On 07/08/07, David Cournapeau <[EMAIL PROTECTED]> wrote:

> Anne, you said previously that it was easy to allocate buffers for a
> given alignment at runtime. Could you point me to a document which
> explains how ? For platforms without posix_memalign, I don't see how to
> implement a memory allocator with an arbitrary alignment (more
> precisely, I don't see how to free it if I cannot assume a fixed
> alignement: how do I know where the "real" pointer is ?).

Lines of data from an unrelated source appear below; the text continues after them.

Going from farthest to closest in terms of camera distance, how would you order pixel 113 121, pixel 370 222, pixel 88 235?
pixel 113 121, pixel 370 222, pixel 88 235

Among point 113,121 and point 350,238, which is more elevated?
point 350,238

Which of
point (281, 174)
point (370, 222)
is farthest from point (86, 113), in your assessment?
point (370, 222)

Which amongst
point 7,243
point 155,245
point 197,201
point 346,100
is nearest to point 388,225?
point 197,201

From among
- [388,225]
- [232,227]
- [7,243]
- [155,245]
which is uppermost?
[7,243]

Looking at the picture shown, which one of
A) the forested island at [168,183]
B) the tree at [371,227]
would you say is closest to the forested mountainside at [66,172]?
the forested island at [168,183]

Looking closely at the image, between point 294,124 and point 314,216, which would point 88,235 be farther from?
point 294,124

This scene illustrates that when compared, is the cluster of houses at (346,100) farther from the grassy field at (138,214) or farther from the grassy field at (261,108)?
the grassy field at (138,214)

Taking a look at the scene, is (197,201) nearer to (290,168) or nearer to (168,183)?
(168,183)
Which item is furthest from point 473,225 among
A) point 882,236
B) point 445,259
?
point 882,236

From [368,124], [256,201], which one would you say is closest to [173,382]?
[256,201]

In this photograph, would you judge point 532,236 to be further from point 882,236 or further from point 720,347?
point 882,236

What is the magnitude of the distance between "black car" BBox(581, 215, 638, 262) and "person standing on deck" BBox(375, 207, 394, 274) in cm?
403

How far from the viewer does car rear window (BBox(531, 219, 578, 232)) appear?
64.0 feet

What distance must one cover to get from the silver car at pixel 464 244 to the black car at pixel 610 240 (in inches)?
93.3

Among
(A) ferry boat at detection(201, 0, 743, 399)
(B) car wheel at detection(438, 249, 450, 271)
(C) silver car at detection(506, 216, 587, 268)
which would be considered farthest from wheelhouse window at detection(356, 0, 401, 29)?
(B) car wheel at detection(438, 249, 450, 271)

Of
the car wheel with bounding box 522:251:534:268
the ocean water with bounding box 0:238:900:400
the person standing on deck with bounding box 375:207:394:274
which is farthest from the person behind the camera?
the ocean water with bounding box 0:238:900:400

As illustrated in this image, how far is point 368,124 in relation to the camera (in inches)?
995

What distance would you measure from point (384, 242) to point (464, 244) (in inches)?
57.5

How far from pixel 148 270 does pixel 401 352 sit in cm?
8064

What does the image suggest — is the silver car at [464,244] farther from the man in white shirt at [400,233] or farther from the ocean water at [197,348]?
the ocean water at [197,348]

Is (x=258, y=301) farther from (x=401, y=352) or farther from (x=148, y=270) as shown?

Well, it can be done in Python: just allocate a too-big ndarray and
take a slice that's the right shape and has the right alignment. But
this sucks. Stephen G. Johnson posted code earlier in this thread that
provides a portable aligned-memory allocator - it handles the freeing
by (always) storing enough information to recover the original pointer
in the padding space. (This means you always need to pad, which is a
pain, but there's not much you can do about that.) His implementation
stores the original pointer just before the beginning of the aligned
data, so _aligned_free is free(((void**)ptr)[-1]). If you were worried
about space (rather than time) you could store a single byte just
before the pointer whose value indicated how much padding was done, or
whatever.

These schemes all waste space, but unless malloc's internal structures
are the size of the alignment block, it's almost unavoidable to waste
some space; the only way around it I can see is if the program also
allocates lots of small, odd-shaped, unaligned blocks of memory that
can be used to fill the gaps (and even then I doubt any sensible
malloc implementation fills in little gaps like this, since it seems
likely to lead to memory fragmentation). A posix_memalign that is
built into malloc can do better than any implementation that isn't,
though, with the possible exception of a specialized pool allocator
built with aligned allocation in mind.